= Maya Ghazal =

Syrian refugee and UNHCR goodwill ambassador

Maya Ghazal (مايا غزال) is a UK-based Syrian refugee, a UNHCR Goodwill Ambassador, one of the first female Syrian refugee pilots, and a Diana Award winner.

In 2019, Maya Ghazal became one of the first Syrian refugee women to earn a pilot license.

== Early life in Syria ==
Ghazal was born to a father who ran a fabric factory on the outskirts of Damascus and has two brothers.

The Syrian civil war started in 2011, when she was 12 years old.

== Life in the United Kingdom ==
In September 2015, at the age of 16, with her mother and siblings, following the path that her father took, Ghazal fled Syria to Birmingham, UK; later moving to London.

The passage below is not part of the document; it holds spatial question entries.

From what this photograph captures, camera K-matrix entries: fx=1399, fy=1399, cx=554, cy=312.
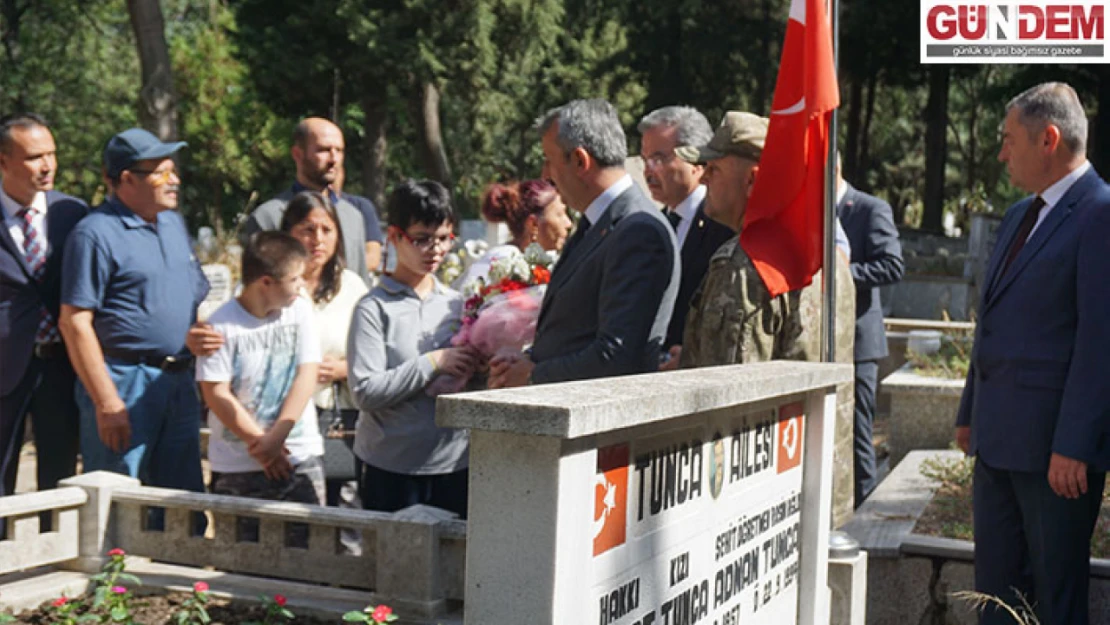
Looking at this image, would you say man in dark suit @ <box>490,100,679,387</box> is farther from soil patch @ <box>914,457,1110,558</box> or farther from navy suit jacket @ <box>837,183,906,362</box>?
navy suit jacket @ <box>837,183,906,362</box>

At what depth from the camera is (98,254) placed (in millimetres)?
5555

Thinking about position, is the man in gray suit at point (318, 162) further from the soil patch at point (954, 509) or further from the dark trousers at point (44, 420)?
the soil patch at point (954, 509)

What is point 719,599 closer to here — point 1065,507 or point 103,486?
point 1065,507

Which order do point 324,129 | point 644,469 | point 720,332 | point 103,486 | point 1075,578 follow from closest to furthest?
point 644,469 < point 720,332 < point 1075,578 < point 103,486 < point 324,129

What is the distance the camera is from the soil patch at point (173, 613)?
14.7 feet

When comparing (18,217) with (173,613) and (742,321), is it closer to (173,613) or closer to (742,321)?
(173,613)

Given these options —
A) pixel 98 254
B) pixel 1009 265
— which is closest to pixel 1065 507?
pixel 1009 265

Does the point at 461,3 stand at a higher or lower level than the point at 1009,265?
higher

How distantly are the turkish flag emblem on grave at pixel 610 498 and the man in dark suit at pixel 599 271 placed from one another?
4.62 feet

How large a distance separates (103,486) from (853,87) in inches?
1535

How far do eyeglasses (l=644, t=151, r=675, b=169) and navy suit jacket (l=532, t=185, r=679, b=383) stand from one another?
4.06 ft

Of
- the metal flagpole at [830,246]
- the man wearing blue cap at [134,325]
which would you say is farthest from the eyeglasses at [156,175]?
the metal flagpole at [830,246]

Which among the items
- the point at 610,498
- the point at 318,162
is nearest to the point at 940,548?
the point at 610,498

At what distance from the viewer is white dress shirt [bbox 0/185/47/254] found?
603 centimetres
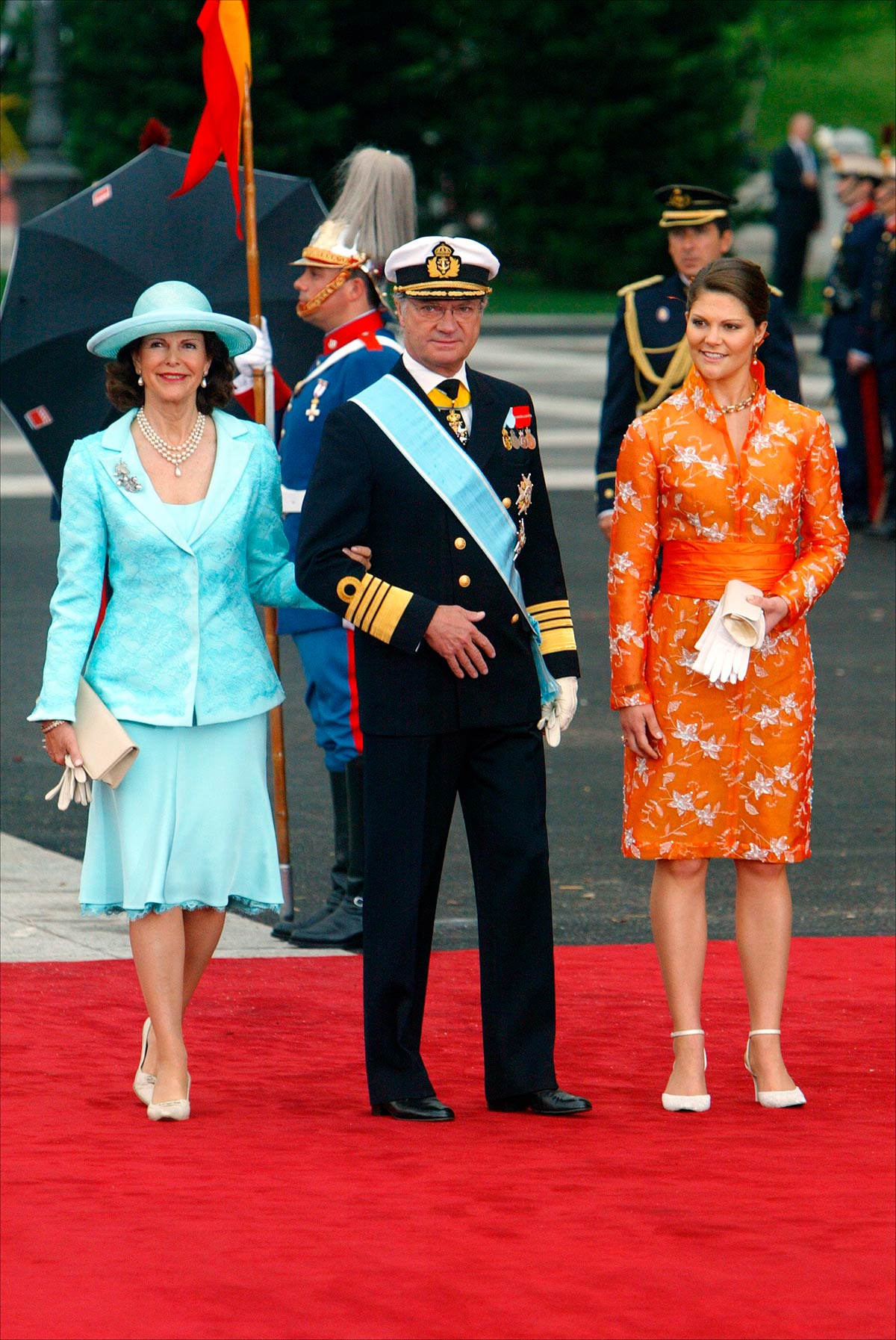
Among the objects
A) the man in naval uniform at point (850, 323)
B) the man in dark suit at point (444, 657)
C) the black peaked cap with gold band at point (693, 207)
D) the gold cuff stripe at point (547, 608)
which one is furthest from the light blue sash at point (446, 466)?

In the UK, she struggled to continue her education, because 16 is a legal school-leaving age in the UK, no school was obliged to accept her, and the schools did not respect her Syrian education credentials.

In 2017, Ghazal was one of 20 people to be given a Diana Award.

Ghazal studied aeronautical engineering and pilot education at Brunel University London. In 2020, she became the first female Syrian refugee pilot and in 2021 she became a United Nations High Commissioner for Refugees Goodwill Ambassador.